───── Text segment ─────

Marjorie Barrett is Merry's fourteen year old sister. Prior to the start of the novel she begins seeing a therapist regarding her frequent violent outbursts and lack of motivation at school. Prior to these outbursts she is described as a very conscientious and kind sister who often tells her made-up stories based on characters from Richard Scarry's Cars and Trucks and Things That Go. Over time she acts manipulative towards Merry. Despite her age she is incredibly intelligent. After she begins seeing her therapist, her family becomes convinced that she is possessed, and she becomes the focus of a documentary series called The Possession.

John Barrett is the father of Merry and Marjorie. Prior to the start of the novel he loses his job and struggles with no longer being the main breadwinner of the family. After turning to the Catholic Church for guidance, he becomes increasingly paranoid and is convinced that Marjorie is not mentally ill, but instead has been possessed. He is prone to yelling when angry and wishes his family, particularly his children, would share his Catholic faith.

Sarah Barrett is the mother of Merry and Marjorie. She is the sole breadwinner of the family and does not share her husband's faith. After The Possession begins airing, she disagrees with how cruelly Marjorie is treated by those who believe she is possessed, and is concerned by how Merry is being affected. She increasingly regrets letting Marjorie be put on display and is ashamed of her role in the show.

───── Extracted entries ─────

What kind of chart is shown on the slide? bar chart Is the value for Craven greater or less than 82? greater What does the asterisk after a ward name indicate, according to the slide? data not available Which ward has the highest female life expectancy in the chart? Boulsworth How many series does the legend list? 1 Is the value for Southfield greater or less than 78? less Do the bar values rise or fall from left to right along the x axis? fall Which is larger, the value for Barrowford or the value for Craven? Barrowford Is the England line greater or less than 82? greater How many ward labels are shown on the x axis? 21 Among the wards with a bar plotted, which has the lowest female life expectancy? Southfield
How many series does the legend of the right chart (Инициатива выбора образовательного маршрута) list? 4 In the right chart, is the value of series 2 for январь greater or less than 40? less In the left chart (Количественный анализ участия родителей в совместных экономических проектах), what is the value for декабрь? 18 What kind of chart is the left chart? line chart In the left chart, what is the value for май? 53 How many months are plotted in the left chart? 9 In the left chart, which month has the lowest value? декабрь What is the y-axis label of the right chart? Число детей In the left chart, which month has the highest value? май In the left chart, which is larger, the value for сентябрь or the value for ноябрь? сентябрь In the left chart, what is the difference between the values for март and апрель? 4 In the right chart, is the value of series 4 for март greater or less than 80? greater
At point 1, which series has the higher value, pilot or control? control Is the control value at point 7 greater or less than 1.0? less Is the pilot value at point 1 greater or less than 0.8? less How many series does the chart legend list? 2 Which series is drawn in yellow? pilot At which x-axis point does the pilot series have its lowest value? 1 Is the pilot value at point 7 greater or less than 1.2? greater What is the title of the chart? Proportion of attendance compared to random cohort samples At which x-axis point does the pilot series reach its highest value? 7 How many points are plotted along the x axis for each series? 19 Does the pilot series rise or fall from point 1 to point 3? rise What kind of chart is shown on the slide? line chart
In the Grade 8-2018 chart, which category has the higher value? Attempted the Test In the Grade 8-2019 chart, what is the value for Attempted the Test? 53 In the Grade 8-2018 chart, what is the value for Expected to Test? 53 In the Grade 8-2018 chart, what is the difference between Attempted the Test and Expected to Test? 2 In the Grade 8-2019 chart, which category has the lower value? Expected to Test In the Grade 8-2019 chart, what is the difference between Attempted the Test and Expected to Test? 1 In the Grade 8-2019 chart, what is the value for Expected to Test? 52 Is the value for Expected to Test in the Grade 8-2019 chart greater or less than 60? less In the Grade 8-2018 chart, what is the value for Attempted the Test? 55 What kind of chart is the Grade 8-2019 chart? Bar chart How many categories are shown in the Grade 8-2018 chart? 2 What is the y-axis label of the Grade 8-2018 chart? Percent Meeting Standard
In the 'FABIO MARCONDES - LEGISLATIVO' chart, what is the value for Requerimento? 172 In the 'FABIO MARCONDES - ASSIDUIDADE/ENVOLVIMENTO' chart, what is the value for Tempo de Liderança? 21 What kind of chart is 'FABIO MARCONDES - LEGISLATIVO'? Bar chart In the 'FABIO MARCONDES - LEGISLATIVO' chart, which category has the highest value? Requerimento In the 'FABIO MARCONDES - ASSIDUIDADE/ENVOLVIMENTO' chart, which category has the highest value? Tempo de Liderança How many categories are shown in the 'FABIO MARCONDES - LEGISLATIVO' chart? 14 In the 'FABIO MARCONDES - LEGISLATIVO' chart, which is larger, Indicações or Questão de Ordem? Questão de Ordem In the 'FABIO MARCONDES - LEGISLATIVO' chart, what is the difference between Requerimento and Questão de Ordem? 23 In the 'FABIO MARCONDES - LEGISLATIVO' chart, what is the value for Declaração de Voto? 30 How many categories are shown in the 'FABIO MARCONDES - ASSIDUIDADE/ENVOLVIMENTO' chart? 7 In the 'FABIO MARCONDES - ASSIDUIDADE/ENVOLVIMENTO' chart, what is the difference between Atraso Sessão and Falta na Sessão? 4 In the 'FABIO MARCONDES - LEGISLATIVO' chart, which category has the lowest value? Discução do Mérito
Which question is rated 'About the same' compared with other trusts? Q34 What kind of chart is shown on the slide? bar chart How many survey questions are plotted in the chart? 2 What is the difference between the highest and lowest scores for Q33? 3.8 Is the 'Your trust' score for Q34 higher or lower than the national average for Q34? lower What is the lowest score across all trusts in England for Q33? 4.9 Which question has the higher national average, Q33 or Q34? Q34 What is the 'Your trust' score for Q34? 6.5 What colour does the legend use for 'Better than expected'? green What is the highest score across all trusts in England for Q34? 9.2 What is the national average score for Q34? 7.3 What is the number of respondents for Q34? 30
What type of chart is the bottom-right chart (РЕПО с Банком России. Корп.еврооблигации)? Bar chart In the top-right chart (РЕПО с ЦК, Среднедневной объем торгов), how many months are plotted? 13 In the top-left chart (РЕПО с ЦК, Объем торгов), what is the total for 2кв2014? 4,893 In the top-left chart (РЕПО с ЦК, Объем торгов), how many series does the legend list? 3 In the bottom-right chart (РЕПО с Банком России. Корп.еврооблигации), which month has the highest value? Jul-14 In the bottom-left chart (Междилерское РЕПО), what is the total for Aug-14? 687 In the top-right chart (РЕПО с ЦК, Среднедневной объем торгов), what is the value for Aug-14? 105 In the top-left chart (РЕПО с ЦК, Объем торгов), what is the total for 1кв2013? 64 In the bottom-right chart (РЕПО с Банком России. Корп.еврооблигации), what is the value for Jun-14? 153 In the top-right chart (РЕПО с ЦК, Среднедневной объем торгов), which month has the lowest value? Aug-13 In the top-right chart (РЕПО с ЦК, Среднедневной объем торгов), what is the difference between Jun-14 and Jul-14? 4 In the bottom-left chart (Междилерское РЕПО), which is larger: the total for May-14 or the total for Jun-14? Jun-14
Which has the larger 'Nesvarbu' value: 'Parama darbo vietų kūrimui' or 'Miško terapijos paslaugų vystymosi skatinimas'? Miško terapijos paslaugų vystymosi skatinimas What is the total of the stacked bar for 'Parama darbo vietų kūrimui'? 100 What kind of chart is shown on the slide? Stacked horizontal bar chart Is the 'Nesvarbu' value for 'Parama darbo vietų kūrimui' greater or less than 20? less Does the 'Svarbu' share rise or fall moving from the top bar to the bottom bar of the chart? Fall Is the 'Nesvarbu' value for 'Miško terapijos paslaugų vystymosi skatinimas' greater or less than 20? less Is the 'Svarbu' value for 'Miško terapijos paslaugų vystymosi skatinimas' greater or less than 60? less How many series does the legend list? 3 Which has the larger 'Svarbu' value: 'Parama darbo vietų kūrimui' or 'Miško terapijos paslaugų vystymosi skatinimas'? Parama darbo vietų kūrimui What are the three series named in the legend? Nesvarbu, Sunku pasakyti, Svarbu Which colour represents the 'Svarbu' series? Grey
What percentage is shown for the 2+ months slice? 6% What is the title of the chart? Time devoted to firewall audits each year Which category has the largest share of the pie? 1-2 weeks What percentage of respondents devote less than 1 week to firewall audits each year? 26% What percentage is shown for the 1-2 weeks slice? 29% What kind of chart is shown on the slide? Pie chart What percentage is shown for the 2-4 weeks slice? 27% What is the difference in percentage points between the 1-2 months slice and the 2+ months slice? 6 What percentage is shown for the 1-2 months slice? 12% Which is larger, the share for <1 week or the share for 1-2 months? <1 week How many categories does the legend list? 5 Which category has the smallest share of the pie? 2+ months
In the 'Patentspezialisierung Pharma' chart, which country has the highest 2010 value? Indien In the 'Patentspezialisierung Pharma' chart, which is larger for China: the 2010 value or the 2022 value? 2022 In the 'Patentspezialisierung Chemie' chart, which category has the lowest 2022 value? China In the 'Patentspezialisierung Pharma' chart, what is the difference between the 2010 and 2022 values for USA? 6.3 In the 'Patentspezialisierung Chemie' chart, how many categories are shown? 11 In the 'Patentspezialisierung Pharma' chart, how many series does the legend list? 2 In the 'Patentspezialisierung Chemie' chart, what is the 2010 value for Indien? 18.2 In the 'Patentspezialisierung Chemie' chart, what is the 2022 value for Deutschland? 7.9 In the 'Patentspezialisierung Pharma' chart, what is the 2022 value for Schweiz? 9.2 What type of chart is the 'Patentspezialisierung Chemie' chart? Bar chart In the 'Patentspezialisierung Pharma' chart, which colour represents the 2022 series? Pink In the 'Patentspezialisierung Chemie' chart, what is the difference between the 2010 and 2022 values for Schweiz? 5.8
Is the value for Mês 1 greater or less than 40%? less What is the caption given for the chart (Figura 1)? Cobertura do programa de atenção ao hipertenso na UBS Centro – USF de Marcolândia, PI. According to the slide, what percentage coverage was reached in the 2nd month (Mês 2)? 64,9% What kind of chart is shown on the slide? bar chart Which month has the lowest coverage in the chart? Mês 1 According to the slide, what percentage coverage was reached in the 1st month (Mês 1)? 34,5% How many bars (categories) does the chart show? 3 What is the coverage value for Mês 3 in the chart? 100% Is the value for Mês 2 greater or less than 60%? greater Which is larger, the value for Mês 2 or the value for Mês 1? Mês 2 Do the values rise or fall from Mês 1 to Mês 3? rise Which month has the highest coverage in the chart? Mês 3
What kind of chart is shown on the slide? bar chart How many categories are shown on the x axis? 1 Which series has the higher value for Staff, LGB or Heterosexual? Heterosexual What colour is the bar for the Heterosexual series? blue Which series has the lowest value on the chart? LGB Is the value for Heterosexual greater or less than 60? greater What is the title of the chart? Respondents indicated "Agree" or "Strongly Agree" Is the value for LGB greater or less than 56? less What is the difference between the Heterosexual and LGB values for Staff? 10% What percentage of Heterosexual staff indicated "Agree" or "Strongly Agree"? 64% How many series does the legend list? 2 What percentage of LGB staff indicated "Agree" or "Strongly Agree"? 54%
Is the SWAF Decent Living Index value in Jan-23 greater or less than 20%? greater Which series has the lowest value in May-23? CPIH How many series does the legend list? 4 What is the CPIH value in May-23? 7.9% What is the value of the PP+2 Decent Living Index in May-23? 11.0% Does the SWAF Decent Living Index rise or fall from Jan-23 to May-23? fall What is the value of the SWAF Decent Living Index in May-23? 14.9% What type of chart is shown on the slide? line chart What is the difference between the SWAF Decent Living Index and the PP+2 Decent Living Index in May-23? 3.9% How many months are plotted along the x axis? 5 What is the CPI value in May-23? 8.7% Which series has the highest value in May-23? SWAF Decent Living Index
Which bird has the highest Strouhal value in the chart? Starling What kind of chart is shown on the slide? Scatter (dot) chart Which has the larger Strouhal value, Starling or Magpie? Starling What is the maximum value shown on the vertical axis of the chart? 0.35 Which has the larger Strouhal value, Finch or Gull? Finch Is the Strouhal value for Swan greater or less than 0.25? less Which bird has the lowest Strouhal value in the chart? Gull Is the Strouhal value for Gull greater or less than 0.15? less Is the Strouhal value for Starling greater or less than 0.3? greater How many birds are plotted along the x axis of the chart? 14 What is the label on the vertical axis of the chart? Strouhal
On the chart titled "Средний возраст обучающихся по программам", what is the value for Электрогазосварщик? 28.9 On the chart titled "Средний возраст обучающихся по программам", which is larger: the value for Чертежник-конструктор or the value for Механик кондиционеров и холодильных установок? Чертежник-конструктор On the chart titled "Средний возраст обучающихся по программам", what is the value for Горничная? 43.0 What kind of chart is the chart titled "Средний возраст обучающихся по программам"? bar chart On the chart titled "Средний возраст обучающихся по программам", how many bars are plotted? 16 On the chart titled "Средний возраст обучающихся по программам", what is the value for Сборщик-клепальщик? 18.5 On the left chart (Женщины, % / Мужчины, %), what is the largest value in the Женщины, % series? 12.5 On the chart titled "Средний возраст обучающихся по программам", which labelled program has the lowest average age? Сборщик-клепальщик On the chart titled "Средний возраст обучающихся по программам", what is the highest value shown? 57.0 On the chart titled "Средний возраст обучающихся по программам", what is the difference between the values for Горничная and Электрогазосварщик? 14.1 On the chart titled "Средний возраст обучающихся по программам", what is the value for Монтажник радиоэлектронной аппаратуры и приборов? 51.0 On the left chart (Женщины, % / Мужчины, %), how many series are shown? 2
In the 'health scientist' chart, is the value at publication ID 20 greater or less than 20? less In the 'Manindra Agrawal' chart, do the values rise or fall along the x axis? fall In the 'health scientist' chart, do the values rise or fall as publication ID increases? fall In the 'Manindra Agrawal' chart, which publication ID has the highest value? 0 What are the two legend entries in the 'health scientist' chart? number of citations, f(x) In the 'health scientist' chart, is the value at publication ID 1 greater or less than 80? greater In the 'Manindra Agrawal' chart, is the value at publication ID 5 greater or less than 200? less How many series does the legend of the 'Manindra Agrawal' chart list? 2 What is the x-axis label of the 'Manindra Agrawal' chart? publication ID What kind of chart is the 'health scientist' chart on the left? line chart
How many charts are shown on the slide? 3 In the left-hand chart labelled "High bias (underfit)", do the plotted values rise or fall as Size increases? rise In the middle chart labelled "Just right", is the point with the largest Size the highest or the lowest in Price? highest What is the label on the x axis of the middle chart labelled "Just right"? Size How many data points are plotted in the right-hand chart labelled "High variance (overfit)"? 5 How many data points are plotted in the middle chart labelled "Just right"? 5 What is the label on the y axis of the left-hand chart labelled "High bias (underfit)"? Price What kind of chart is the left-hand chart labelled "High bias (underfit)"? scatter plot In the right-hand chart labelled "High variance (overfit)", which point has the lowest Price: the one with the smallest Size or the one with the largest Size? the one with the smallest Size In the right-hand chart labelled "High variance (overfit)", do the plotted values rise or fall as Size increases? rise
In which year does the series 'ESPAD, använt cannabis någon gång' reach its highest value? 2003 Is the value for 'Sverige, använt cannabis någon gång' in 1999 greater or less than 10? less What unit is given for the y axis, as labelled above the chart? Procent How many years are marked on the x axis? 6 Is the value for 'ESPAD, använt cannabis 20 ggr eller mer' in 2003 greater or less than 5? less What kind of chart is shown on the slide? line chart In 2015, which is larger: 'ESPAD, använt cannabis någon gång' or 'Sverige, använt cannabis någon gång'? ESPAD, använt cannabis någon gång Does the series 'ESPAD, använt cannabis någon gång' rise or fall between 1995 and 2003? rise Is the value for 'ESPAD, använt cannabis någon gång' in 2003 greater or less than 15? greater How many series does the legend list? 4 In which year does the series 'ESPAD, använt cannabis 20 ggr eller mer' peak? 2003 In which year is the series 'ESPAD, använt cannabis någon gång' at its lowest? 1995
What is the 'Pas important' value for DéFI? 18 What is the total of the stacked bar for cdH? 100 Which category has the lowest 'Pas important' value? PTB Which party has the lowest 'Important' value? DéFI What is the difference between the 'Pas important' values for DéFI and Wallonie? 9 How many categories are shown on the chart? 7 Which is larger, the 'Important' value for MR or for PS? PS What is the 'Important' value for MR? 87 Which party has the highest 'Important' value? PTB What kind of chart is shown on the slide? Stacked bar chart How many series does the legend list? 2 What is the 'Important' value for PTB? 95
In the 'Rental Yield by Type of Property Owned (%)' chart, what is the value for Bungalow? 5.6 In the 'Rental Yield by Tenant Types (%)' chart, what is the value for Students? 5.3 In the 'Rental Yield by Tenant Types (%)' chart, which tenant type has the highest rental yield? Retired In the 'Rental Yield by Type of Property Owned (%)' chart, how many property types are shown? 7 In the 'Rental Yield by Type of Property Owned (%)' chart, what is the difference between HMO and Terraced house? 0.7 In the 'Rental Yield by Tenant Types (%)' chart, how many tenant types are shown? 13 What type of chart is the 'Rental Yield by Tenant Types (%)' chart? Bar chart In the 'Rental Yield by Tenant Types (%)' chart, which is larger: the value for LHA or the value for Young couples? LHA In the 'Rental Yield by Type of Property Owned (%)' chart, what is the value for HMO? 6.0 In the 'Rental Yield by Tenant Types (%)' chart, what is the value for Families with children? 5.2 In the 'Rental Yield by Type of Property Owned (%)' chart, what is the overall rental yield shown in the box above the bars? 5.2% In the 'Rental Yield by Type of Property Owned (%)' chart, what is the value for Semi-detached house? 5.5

─────

— Exercise tasks —
1) Rewrite the character descriptions from "John Barrett is" up to and including "his Catholic faith.", replacing "paranoid" with "suspicious".
2) Answer these questions using the character descriptions.
(a) How old is Marjorie Barrett?
(b) What is the documentary series about Marjorie called?
(c) Who is the sole breadwinner of the Barrett family?
3) Continue the character descriptions from the novel, starting after their last sentence.
The rows come from a source separate from the character descriptions.

— Answers for the exercise —
1)
John Barrett is the father of Merry and Marjorie. Prior to the start of the novel he loses his job and struggles with no longer being the main breadwinner of the family. After turning to the Catholic Church for guidance, he becomes increasingly suspicious and is convinced that Marjorie is not mentally ill, but instead has been possessed. He is prone to yelling when angry and wishes his family, particularly his children, would share his Catholic faith.

2)
(a) Fourteen.
(b) The Possession.
(c) Sarah Barrett.

3)
Karen Brissette is the writer of an online blog called "The Last Final Girl" that focuses on horror media. Posts dedicated to analyzing The Possession appear at the start of every section of the novel. Karen professes to have watched The Possession hundreds of times. Karen draws parallels to what happens in the documentary show and other pieces of horror fiction, such as The Blair Witch Project, and notes when the show has been edited to fit certain narratives and perspectives. Karen criticizes how Marjorie was sexualized in the reenactments and dehumanized while she suffered, and how the show's narrative centered on John's plight. (It is revealed late in the novel that Karen is actually Meredith Barrett writing under a pseudonym.)

== Background ==

While conducting research for another novel, Tremblay read a series of essays exploring the themes behind William Peter Blatty's novel The Exorcist, one of the most famous fiction novels regarding demonic possession. Noting that while other horror cliches that were popular in the late twentieth century had remerged in popular literature, he wrote A Head Full Of Ghosts in response to the lack of recent novels regarding possession.

== Reception ==

A Head Full of Ghosts won the Horror Writers Association's Bram Stoker Award for Novel in 2015.

The novel was also praised for being self-referential and comedic without parodying the horror genre.

The novel was praised by Stephen King, who claimed that it "scared the living hell out of [him]".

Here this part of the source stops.